Chapter 7 in this book had a few good thoughts on getting critical feedback from subordinates, specifically in the context of avoiding disasters. The book claims that merely encouraging subordinates to give critical feedback is often insufficient, and offers ideas for other things to do.
Can you give us 3-5 bullet points of summary?
Power makes you dumb, stay humble.
Tell everyone in the organization that safety is their responsibility, everyone’s views are important.
Try to be accessible and not intimidating, admit that you make mistakes.

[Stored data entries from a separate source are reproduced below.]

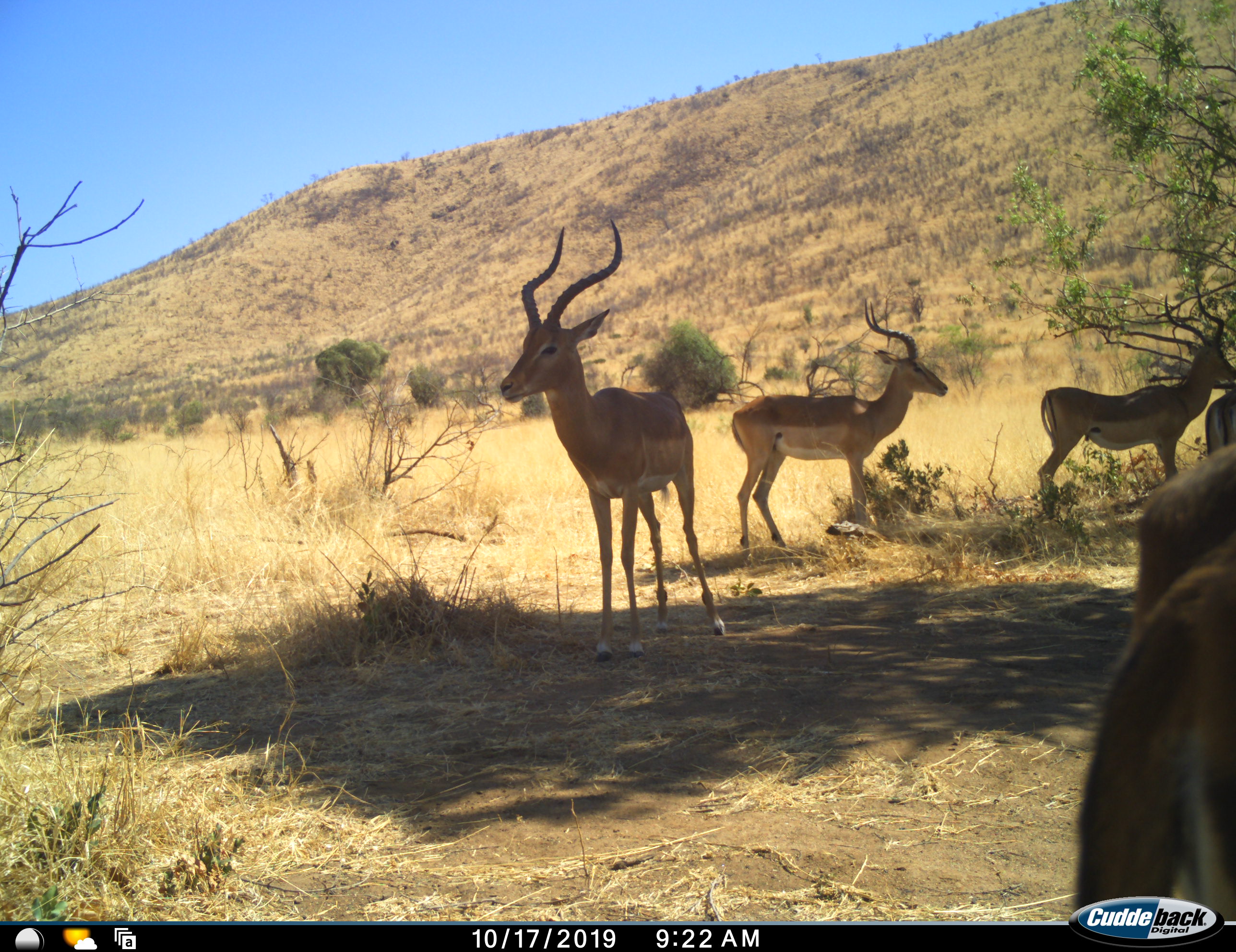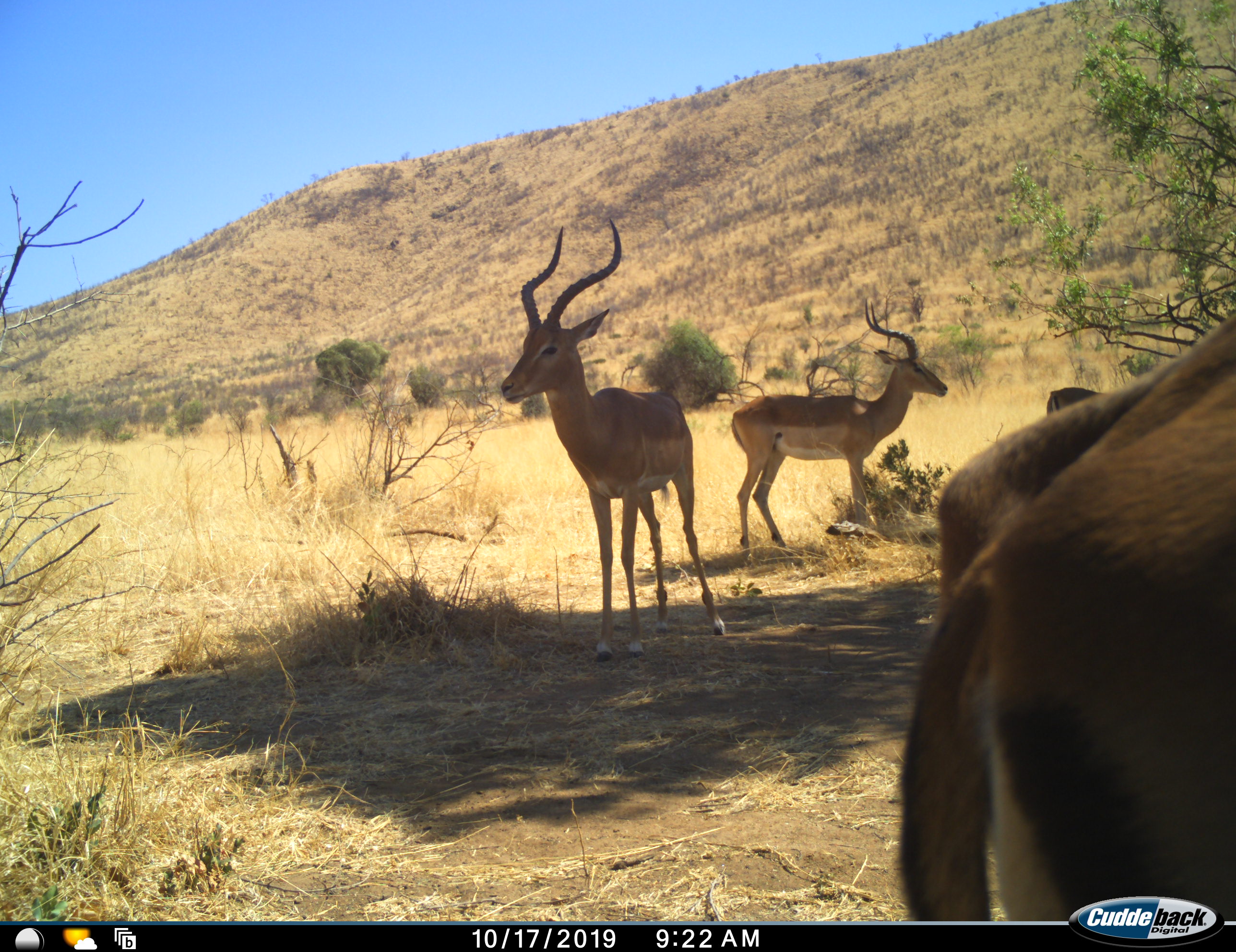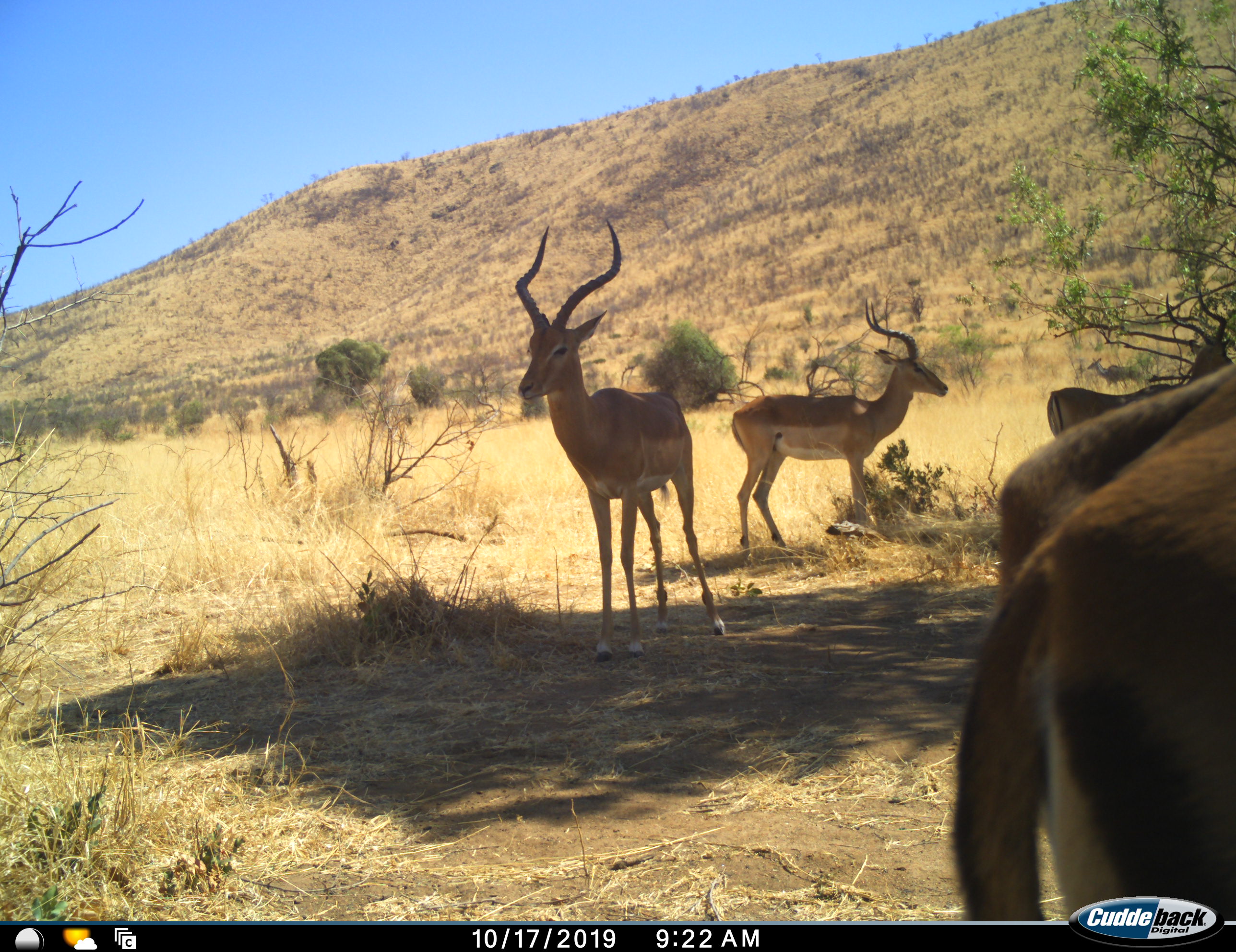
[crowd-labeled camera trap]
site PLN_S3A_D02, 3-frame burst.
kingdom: Animalia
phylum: Chordata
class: Mammalia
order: Artiodactyla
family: Bovidae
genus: Aepyceros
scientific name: Aepyceros melampus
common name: impala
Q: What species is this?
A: Impala (Aepyceros melampus).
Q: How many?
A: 5.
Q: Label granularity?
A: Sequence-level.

Schedule regular chats with underlings so they don’t have to take initiative to flag potential problems. (If you think such chats aren’t a good use of your time, another idea is to contract someone outside of the organization to do periodic informal safety chats. Chapter 9 is about how organizational outsiders are uniquely well-positioned to spot safety problems. Among other things, it seems workers are sometimes more willing to share concerns frankly with an outsider than they are with their boss.)
Accept that not all of the critical feedback you get will be good quality.
The book disrecommends anonymous surveys on the grounds that they communicate the subtext that sharing your views openly is unsafe. I think anonymous surveys might be a good idea in the EA community though—retaliation against critics seems fairly common here (i.e. the culture of fear didn’t come about by chance). Anyone who’s been around here long enough will have figured out that sharing your views openly isn’t safe. (See also the “People are pretty justified in their fears of critiquing EA leadership/community norms” bullet point here, and the last paragraph in this comment.)
Sure is lovely how the rationalist community is living up to its rationality norms.
I think it is very true that the pushback is not just from you, and that nothing you could do would drive it to zero, but also that different actions from you would lead to a lot less fear of bad reactions from both you and others.
To be honest, the fact that Eliezer is being his blunt unfiltered self is why I’d like to go to him first if he offered to evaluate my impact plan re AI. Because he’s so obviously not optimising for professionalism, impressiveness, status, etc. he’s deconfounding his signal and I’m much better able to evaluate what he’s optimising for.[1] Hence why I’m much more confident that he’s actually just optimising for roughly the thing I’m also optimising for. I don’t trust anyone who isn’t optimising purely to be able to look at my plan and think “oh ok, despite being a nobody this guy has some good ideas” if that were true.
And then there’s the Graham’s Design Paradox thing. I think I’m unusually good at optimising purely, and I don’t think people who aren’t around my level or above would be able to recognise that. Obviously, he’s not the only one, but I’ve read his output the most, so I’m more confident that he’s at least one of them.
Yes, perhaps a consequentialist would be instrumentally motivated to try to optimise more for these things, but the fact that Eliezer doesn’t do that (as much) just makes it easier to understand and evaluate him.
I think it would be great regarding posts and comments about AI on LessWrong if we could establish a more tolerant atmosphere and bias toward posting/commenting without fear of producing “noise”. The AI Alignment Forum exists to be the discussion platform that’s filtered to only high-quality posts and comments. So it seems suboptimal and not taking advantage of the dual-forum system for people to be self-censoring to a large degree on the more permissive forum (i.e. LessWrong).
(This is not at all to dismiss your concerns and say “you should feel more comfortable speaking freely on LessWrong”. Just stating a general direction I’d like to see the community and conversation norms move in.)